* **DATA PROVIDED**
-- Opening Marker --

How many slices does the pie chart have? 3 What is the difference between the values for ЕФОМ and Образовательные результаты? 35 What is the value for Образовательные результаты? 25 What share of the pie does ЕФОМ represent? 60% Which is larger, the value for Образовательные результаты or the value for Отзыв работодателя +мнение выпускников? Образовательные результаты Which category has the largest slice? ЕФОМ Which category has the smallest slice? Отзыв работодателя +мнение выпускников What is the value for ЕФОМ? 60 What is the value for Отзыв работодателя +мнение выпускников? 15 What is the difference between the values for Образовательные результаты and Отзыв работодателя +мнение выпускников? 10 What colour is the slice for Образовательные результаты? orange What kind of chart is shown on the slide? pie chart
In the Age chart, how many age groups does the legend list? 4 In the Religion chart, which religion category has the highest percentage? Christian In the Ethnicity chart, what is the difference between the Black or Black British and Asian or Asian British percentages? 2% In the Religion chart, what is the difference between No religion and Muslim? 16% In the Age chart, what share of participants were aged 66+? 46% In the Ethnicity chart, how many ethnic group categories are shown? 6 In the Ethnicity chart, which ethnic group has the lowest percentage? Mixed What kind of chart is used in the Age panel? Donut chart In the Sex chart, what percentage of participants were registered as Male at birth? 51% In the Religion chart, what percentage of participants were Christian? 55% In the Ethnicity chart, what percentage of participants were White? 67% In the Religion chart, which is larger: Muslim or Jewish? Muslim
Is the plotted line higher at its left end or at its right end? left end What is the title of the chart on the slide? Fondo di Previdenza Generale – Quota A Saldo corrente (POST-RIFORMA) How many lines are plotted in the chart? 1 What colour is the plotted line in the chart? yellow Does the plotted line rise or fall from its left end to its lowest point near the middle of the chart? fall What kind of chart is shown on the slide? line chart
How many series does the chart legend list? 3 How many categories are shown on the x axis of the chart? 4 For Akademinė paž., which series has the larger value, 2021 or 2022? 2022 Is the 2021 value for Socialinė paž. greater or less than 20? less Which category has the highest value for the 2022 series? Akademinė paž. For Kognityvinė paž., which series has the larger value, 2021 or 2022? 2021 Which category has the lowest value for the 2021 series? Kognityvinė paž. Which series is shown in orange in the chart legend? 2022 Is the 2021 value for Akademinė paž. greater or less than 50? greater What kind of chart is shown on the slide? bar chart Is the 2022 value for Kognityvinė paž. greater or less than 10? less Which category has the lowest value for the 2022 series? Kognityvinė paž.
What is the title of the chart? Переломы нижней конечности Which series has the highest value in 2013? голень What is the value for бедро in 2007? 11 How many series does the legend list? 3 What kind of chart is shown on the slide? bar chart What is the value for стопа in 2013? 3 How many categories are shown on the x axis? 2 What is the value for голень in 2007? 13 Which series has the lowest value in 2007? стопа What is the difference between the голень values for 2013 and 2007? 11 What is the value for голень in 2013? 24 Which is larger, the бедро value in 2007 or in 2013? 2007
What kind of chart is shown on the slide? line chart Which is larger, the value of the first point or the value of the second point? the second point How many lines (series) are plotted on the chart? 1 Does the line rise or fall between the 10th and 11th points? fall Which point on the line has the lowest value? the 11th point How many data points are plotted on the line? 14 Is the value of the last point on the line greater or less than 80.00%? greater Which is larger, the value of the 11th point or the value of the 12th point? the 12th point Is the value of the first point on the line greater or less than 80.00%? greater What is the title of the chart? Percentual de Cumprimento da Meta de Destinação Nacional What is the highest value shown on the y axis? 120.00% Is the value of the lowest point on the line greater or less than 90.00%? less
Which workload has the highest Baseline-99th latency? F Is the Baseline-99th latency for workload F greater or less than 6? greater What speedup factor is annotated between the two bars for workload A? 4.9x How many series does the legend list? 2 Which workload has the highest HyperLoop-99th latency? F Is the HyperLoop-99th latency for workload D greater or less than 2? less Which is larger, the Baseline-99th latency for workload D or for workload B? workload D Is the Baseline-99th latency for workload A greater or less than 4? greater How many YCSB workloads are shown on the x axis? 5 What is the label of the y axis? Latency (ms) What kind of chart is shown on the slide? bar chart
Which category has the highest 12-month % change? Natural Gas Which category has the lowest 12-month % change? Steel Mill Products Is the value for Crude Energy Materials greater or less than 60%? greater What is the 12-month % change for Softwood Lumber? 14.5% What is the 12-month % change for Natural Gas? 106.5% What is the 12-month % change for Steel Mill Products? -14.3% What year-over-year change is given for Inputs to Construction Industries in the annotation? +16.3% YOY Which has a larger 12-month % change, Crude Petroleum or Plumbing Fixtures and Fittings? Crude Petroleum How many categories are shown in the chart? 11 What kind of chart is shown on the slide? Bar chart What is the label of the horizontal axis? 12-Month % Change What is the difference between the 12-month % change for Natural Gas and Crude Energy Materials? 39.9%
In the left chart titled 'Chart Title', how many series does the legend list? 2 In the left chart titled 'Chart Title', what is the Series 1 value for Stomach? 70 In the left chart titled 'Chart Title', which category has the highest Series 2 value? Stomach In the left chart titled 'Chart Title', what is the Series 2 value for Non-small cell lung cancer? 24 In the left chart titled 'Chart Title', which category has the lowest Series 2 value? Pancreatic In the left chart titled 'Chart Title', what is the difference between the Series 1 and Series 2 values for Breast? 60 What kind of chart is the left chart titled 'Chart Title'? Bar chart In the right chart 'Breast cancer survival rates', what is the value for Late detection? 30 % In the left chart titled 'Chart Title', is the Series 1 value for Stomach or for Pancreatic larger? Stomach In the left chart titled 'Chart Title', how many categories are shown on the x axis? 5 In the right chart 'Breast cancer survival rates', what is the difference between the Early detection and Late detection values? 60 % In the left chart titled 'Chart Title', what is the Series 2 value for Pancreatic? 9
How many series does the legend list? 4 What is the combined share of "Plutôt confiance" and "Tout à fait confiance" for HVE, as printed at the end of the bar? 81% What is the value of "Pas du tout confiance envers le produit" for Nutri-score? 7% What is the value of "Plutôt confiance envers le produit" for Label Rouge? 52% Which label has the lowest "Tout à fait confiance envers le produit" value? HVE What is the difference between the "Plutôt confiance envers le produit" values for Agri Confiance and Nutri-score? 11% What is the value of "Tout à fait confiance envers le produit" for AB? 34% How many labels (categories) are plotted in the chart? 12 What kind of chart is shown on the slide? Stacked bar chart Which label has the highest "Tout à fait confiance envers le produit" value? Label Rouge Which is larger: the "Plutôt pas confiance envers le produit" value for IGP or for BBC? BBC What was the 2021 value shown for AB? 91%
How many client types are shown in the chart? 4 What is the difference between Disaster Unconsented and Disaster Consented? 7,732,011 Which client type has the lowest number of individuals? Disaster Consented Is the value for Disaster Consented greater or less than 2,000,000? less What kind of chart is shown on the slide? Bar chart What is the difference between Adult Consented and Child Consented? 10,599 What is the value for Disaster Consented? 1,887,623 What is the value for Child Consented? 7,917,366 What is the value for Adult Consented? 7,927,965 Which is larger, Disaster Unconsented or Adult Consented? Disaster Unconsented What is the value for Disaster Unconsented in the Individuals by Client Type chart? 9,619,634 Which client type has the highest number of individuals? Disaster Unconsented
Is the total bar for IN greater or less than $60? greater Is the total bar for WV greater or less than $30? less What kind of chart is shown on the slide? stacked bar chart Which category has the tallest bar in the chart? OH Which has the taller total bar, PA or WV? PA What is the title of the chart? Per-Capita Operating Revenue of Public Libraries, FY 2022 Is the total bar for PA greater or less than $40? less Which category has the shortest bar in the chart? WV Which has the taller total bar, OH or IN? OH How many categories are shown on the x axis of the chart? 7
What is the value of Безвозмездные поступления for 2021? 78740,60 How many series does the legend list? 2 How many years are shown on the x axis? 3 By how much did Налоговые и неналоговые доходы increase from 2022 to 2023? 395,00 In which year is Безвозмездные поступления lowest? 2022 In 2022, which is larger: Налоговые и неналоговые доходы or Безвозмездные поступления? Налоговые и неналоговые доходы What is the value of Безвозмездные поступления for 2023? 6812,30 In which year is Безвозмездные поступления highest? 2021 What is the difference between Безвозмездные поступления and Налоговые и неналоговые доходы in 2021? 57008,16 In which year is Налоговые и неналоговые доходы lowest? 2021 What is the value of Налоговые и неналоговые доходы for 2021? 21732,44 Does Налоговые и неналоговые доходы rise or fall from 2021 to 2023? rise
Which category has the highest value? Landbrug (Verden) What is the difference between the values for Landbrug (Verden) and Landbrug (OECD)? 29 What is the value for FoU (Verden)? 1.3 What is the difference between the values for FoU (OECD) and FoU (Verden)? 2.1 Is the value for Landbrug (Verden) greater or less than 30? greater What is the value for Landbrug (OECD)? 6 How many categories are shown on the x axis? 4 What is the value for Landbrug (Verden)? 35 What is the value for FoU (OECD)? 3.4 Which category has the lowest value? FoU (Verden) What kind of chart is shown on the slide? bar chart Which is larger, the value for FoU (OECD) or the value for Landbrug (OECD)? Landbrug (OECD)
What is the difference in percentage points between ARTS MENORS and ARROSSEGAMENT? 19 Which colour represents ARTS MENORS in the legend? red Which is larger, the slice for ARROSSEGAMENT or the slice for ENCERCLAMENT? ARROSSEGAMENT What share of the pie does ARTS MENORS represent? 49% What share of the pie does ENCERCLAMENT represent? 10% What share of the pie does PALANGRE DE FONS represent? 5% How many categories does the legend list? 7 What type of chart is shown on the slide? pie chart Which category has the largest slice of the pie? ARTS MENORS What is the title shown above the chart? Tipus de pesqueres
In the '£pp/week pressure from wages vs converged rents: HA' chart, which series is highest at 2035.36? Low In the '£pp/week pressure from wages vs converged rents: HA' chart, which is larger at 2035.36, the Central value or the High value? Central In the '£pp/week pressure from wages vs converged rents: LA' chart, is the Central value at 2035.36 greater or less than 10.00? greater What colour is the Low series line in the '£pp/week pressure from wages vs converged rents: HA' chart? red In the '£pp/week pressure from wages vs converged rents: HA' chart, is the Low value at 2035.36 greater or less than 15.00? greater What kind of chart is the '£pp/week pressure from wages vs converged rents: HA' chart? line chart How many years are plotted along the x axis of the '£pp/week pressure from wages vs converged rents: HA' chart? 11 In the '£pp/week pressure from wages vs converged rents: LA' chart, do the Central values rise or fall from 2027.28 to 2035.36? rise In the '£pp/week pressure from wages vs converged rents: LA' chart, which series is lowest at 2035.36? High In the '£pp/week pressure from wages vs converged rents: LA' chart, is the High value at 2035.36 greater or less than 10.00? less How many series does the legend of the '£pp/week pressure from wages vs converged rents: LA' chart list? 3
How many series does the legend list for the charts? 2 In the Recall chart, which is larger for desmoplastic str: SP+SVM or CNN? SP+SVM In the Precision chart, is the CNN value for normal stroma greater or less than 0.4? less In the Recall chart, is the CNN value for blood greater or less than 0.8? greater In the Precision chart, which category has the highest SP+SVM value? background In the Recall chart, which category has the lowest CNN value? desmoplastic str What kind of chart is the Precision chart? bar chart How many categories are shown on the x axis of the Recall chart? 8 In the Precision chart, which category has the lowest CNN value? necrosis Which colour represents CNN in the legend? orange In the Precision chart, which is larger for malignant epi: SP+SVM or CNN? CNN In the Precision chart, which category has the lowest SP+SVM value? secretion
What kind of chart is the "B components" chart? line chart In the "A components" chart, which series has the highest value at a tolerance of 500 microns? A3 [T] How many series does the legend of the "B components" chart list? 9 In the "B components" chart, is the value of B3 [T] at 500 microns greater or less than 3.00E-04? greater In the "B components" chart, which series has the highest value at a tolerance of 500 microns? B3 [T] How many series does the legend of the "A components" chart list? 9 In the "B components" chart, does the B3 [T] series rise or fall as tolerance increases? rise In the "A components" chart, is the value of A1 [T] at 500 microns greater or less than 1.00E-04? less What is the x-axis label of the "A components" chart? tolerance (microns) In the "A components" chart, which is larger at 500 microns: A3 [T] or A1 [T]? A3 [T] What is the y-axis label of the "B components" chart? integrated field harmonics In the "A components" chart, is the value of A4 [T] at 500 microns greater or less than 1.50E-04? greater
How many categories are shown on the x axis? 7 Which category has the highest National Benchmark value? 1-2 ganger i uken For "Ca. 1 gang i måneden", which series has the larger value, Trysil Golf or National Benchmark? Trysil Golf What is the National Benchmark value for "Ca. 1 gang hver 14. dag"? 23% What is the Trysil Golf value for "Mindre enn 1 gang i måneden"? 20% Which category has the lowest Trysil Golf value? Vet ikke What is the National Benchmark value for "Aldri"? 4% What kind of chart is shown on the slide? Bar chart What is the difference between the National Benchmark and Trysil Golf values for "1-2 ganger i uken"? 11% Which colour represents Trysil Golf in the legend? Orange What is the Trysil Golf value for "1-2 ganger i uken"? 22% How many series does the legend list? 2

-- Closing Marker --

Count the lines in the records above that contain the string "middle" with matching case. Give only the number.

1